My immediate family — which is medically savvy — has experienced the following:
- A top physician demanded strenuously that he operate on a young child to remove a “pre-cancerous body.” That “body” turned out to be a wooden splinter that was naturally working its way out of the skin. At the time we were terrified most about their first exposure to anesthesia. Anesthesia was thought at the time to be harmful to the young brain.
- A mother very nearly died from post-birth bleeding that for days physicians insisted was inconsequential. The junior physician who performed the emergency operation on a Sunday was so traumatized that they refused to meet with the patient to explain what had happened after the “30-minute” surgery ended up taking 3-hours. Thank goodness for the anesthesiologist who stayed long enough to explain that, “We almost lost you. You are a strong woman!”
- After making an assessment based upon imaging — even though clinical logic suggested otherwise — physicians insisted on treatment that led to days in the hospital, a painful drug reaction, and tens of thousands in expenses. After seeking out a second opinion, new imaging and a senior radiologist reversed the assessment.
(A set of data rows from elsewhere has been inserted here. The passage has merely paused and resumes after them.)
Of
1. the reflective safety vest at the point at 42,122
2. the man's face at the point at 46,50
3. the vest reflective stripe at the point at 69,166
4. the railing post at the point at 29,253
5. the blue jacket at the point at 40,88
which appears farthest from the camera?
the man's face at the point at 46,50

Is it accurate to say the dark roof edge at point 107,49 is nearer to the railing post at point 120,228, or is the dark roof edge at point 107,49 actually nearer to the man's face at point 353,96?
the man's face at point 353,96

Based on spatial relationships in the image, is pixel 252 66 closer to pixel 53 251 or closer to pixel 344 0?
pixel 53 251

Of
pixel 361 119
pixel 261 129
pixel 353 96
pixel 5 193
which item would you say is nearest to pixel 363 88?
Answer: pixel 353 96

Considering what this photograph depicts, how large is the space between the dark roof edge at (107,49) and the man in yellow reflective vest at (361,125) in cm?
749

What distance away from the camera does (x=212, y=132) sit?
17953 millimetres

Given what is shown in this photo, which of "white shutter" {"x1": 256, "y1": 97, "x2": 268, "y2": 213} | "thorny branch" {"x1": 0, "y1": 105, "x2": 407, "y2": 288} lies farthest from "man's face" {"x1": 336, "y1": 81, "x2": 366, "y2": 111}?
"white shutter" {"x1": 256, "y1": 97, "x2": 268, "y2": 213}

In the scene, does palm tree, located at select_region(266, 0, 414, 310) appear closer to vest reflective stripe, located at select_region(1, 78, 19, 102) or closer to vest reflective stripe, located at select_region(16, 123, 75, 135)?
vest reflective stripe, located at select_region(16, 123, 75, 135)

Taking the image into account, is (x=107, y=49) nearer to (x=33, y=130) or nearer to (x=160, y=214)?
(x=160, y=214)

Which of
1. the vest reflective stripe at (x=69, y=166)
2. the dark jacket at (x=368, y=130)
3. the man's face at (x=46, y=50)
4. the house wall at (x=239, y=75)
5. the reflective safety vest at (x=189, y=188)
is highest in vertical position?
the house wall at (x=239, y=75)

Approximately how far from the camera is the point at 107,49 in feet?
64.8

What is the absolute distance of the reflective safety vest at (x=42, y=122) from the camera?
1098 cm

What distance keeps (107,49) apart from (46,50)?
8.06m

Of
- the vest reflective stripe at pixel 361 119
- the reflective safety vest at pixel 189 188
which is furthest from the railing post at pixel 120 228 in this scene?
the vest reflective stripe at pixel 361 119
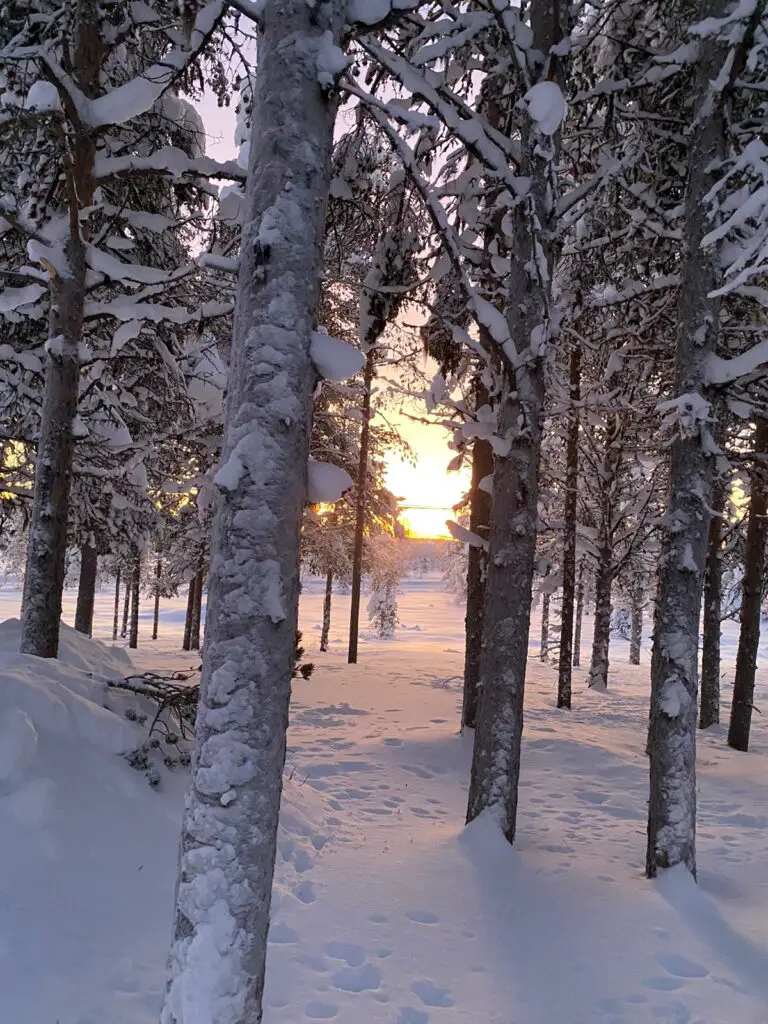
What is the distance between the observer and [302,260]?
257 centimetres

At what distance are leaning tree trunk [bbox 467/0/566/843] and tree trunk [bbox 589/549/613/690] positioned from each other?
1068 cm

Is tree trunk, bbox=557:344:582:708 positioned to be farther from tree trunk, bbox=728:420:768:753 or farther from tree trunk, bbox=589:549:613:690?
tree trunk, bbox=728:420:768:753

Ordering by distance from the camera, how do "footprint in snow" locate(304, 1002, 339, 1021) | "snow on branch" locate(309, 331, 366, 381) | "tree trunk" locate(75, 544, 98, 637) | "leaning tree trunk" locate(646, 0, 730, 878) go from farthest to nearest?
"tree trunk" locate(75, 544, 98, 637) < "leaning tree trunk" locate(646, 0, 730, 878) < "footprint in snow" locate(304, 1002, 339, 1021) < "snow on branch" locate(309, 331, 366, 381)

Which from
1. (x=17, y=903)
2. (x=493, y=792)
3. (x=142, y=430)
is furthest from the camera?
(x=142, y=430)

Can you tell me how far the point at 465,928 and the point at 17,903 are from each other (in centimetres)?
288

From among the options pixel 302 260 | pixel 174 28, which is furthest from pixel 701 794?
pixel 174 28

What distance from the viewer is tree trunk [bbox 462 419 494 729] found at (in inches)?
381

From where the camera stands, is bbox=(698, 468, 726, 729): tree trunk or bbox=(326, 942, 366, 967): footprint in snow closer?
bbox=(326, 942, 366, 967): footprint in snow

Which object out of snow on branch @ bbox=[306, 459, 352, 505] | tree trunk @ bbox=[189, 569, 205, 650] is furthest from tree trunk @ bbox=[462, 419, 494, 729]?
tree trunk @ bbox=[189, 569, 205, 650]

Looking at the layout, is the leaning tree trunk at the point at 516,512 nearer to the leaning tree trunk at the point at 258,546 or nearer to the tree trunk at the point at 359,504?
the leaning tree trunk at the point at 258,546

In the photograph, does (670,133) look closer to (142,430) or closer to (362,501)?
(142,430)

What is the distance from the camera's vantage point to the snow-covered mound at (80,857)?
3285mm

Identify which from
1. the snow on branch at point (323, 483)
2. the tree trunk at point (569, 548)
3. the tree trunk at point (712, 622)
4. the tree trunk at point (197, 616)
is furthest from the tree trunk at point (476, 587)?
the tree trunk at point (197, 616)

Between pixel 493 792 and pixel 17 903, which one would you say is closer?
pixel 17 903
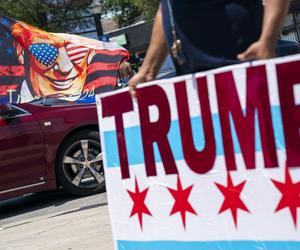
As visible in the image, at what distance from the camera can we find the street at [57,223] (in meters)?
5.14

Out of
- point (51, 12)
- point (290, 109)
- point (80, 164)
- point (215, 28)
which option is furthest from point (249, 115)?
point (51, 12)

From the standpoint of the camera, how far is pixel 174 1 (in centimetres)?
277

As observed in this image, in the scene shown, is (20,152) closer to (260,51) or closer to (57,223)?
(57,223)

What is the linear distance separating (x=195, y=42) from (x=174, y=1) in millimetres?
200

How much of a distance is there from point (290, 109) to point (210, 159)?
15.9 inches

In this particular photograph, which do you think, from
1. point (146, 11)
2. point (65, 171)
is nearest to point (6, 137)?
point (65, 171)

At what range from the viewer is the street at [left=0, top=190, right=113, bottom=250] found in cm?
514

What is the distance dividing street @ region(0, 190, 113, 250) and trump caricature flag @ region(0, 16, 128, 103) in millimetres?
1308

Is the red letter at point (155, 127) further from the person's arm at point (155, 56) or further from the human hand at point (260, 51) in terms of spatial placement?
the human hand at point (260, 51)

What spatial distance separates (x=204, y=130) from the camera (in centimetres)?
261

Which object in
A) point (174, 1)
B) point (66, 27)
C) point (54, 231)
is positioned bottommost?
point (54, 231)

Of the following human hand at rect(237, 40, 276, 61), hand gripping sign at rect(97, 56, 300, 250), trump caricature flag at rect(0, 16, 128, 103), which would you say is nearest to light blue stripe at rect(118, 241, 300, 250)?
hand gripping sign at rect(97, 56, 300, 250)

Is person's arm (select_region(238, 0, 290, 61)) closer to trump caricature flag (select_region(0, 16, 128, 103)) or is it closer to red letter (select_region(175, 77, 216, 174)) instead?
red letter (select_region(175, 77, 216, 174))

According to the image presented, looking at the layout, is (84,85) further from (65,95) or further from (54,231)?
(54,231)
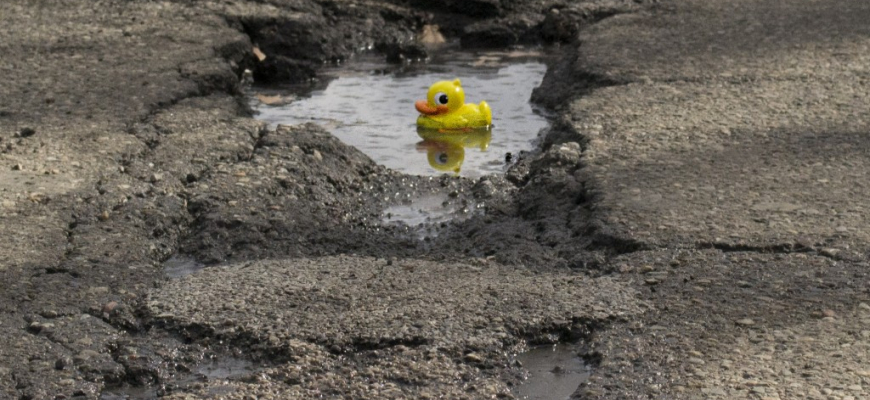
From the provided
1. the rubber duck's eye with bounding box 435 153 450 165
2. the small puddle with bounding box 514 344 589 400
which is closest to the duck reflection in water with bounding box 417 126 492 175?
the rubber duck's eye with bounding box 435 153 450 165

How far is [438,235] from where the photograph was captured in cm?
416

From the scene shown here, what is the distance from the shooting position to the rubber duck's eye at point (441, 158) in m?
5.12

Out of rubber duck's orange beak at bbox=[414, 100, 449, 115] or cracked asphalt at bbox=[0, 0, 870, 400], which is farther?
rubber duck's orange beak at bbox=[414, 100, 449, 115]

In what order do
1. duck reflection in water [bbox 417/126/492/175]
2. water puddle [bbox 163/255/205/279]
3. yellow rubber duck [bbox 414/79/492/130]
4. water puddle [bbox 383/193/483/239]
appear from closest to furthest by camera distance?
water puddle [bbox 163/255/205/279]
water puddle [bbox 383/193/483/239]
duck reflection in water [bbox 417/126/492/175]
yellow rubber duck [bbox 414/79/492/130]

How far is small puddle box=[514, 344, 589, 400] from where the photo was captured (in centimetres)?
298

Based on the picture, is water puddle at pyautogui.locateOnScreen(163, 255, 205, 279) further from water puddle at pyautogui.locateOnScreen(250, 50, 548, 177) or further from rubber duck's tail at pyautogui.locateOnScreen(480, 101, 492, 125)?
rubber duck's tail at pyautogui.locateOnScreen(480, 101, 492, 125)

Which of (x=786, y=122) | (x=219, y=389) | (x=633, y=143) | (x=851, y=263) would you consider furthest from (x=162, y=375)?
(x=786, y=122)

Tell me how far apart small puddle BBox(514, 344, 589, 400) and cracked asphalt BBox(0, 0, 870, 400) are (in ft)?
0.12

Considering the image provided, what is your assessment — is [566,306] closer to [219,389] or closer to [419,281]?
[419,281]

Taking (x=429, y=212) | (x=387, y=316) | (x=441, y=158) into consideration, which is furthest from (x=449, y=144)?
(x=387, y=316)

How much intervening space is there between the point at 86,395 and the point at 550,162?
2.15 meters

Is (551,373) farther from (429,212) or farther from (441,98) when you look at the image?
(441,98)

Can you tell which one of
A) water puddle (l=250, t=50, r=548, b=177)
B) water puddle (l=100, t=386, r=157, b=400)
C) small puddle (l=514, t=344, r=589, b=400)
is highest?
water puddle (l=250, t=50, r=548, b=177)

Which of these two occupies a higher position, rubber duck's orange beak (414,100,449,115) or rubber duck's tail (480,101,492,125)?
rubber duck's tail (480,101,492,125)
Admirably, the senior radiologist explained to the resident their error and apologized to our family.
Many of us have experienced times when medical care was NOT worth it. When it was harmful.
This is an extremely hard message to know how to follow:
Go to the doctor only when you truly need to. Avoid medical procedures when you don’t truly need them.
We crave easier guidelines like…
- Change your car’s oil every 5,000 miles.
- Leave your house in case of a fire.
- Don’t cheat on your taxes.
Still, even these can be nuanced and subject to multiple interpretations. It can be reasonable to attempt extinguishing a kitchen fire yourself. Jeff Bezos almost certainly employs “tactics” to manage his taxes that some think are cheating.
So, what tactics get the best out of America’s medical system?
The long answer could easily stretch into a book.
We should begin by living a “healthy” life. The people of Nicoya, Costa Rica are among the longest-lived in the world even though they have access to less medical care than most Americans.
What else can we do?
- Use simple words when talking with medical professionals. Avoid medical terminology. In our era of information we want to believe that we can be educated on most issues. Realistically, though, medical terminology often has implications and interpretations that patient cannot easily know.
- Don’t ignore medical problems and clear issues. As much as we may want to believe that healthy living is the key, avoiding known issues can be deadly. Follow up.
- Approach possible medical treatments with a little doubt, a healthy skepticism. Ask “Why?” Not in an argumentative way…but as an equal partner in the decision-making process.